From the Kafka consumer issue text below, list every method it names as a code identifier, giving each in the form written there.

## START EXTRACT

Current implementation of org.apache.camel.component.kafka.KafkaConsumer.KafkaFetchRecords's onPartitionsRevoked, uses org.apache.kafka.clients.consumer.KafkaConsumer.position(partition). This approach causes message loss when multiple processes listening to same topic for point to point messaging (like a QUEUE) type implementation.
Issue is noticed when partition gets assigned and then gets revoked in quick succession. Upon partition assignment, say at the beginning of processing offset is set to 0, and say there was no poll for this partition (may be due to earlier poll brought in bunch of records and they are still being processed). Subsequently, say partition got revoked, before polling.
In this case, as onPartitionsRevoked looks at org.apache.kafka.clients.consumer.KafkaConsumer.position(partition) to save offset state and so 0 gets saved in this case in StateRepository implementation. When the same partition get assigned again, StateRepository.getState returns 0. Since Camel KafkaConsumer treats this as last processed offset, it adds 1 to it moving pointer to offset 1. Because of this, message at offset 0 never gets processed.

## END EXTRACT
## START GIVEN INFORMATION

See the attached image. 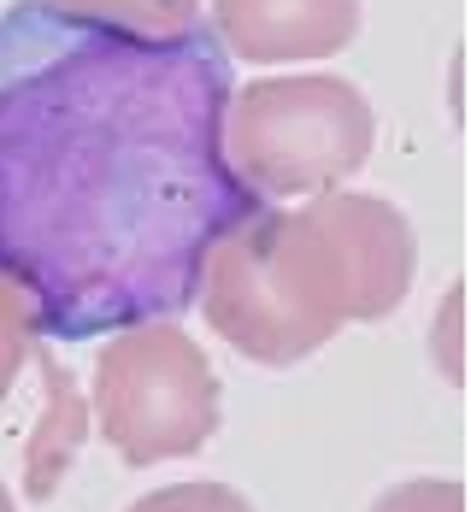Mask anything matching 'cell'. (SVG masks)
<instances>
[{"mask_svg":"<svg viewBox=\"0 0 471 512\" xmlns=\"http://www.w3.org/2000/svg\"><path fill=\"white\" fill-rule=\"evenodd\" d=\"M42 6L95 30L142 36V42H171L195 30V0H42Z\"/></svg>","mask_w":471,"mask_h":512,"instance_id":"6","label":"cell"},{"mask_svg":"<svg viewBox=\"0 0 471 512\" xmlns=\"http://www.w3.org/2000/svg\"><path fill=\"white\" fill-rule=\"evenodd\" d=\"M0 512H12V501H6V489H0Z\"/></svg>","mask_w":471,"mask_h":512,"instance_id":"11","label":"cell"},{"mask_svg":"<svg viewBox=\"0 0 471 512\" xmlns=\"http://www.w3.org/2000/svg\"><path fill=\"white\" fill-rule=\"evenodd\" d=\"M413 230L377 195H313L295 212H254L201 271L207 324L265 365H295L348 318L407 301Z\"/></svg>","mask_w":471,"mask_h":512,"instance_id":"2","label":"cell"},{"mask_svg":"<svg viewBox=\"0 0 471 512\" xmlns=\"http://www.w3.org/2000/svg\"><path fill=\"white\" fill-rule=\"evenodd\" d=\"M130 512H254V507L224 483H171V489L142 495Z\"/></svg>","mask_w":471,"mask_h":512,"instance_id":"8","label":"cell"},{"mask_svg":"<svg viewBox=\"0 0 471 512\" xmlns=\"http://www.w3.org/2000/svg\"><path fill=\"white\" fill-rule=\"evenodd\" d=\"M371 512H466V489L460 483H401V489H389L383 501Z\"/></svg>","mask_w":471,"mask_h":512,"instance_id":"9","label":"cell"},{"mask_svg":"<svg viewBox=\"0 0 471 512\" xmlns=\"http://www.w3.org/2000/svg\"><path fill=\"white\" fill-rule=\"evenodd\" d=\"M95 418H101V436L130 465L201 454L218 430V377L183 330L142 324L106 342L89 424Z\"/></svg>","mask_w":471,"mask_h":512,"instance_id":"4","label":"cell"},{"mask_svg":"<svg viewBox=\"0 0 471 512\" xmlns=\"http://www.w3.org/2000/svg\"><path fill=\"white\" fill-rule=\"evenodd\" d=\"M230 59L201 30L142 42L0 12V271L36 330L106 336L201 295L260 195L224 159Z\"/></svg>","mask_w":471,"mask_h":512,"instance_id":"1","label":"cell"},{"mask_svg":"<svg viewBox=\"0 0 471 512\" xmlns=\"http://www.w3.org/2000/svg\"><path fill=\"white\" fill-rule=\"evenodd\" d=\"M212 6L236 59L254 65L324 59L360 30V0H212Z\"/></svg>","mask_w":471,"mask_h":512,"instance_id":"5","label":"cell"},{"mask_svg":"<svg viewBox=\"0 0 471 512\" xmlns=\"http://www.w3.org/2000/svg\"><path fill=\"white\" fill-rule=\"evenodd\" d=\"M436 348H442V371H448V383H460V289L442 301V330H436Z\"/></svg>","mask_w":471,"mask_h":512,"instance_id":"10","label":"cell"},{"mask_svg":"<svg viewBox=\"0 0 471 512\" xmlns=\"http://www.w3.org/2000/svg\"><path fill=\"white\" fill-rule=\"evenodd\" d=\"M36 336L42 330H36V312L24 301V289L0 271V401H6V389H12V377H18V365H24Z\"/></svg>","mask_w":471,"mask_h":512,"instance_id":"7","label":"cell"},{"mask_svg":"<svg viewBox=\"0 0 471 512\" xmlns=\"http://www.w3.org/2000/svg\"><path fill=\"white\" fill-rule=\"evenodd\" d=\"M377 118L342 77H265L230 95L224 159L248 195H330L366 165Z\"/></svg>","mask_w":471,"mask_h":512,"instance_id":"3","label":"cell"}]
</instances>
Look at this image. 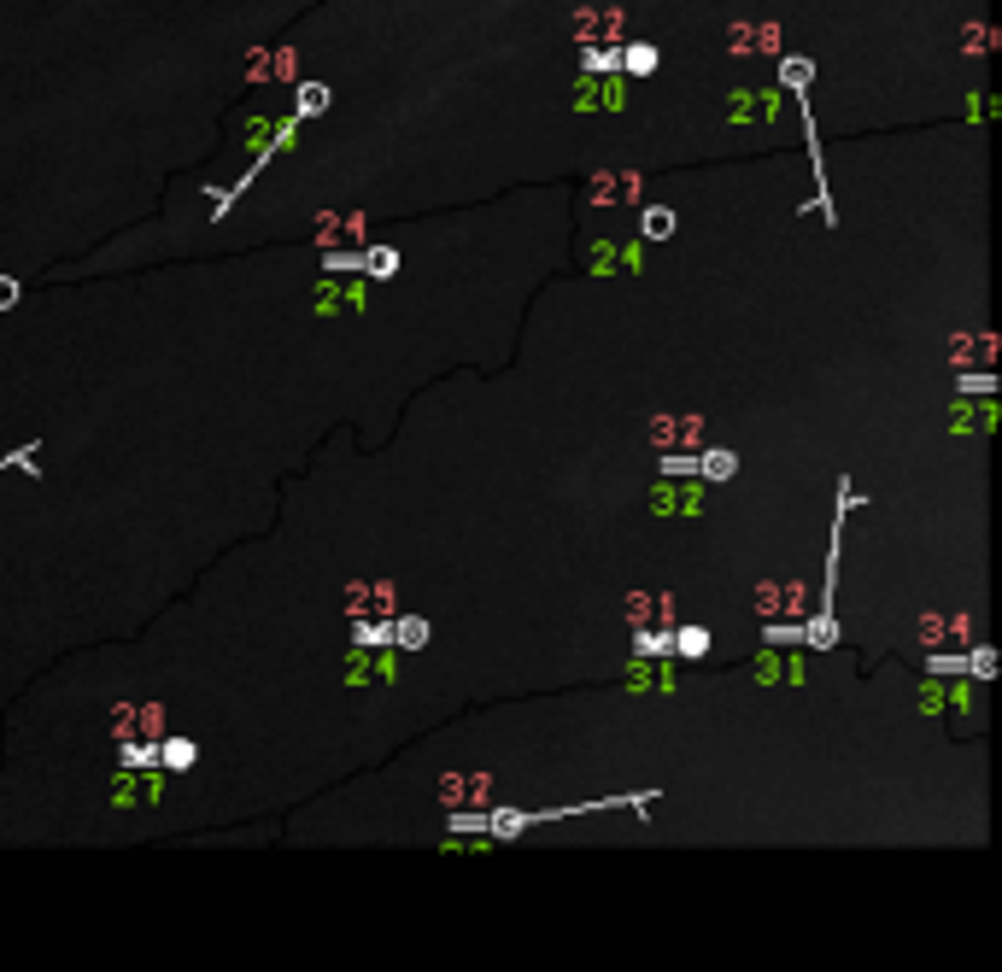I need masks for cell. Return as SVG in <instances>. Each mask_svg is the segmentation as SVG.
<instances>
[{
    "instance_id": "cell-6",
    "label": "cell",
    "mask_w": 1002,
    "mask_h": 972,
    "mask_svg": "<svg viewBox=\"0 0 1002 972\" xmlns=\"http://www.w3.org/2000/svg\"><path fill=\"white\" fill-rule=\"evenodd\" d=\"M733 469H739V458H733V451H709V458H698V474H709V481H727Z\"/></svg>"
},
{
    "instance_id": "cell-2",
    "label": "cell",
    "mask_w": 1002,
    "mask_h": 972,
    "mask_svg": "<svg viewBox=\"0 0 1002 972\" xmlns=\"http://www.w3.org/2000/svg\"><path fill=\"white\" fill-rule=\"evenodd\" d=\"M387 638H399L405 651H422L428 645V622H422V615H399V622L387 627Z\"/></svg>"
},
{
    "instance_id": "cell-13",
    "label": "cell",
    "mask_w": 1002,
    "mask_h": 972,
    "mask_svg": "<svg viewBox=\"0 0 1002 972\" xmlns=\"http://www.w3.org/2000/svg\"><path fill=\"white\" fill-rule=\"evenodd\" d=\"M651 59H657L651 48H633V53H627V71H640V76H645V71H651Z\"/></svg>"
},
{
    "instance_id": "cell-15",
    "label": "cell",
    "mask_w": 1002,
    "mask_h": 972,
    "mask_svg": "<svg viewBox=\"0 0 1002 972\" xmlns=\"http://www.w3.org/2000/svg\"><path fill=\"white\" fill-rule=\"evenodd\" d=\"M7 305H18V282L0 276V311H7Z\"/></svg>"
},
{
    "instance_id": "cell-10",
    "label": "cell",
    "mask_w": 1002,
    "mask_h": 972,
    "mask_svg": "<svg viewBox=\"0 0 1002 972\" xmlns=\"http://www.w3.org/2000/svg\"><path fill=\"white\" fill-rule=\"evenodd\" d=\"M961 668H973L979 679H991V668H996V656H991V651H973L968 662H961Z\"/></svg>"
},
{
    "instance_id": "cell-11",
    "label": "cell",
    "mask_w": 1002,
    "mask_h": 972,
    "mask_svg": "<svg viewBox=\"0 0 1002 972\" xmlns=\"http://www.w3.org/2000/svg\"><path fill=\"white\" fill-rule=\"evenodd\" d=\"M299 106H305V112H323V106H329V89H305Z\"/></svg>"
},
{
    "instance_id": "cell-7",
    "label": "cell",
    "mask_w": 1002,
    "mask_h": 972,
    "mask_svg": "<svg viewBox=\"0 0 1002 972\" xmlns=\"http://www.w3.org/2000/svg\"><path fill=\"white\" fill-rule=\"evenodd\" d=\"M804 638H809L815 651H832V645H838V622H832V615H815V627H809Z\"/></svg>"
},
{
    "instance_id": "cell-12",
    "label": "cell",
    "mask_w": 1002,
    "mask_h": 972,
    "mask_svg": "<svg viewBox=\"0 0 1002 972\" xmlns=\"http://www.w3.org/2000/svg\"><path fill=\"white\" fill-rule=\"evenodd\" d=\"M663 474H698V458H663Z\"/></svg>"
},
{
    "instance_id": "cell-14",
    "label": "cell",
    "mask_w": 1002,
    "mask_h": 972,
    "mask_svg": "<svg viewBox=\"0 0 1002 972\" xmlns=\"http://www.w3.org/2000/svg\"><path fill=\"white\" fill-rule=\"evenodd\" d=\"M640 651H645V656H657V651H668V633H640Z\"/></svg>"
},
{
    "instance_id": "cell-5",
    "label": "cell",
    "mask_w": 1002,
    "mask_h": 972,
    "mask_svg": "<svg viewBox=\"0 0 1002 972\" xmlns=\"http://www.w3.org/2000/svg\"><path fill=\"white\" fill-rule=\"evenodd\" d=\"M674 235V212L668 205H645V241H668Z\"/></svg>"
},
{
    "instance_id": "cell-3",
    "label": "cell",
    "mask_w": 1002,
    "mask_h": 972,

## END GIVEN INFORMATION

> RESULT:
- onPartitionsRevoked
- org.apache.kafka.clients.consumer.KafkaConsumer.position(partition)
- StateRepository.getState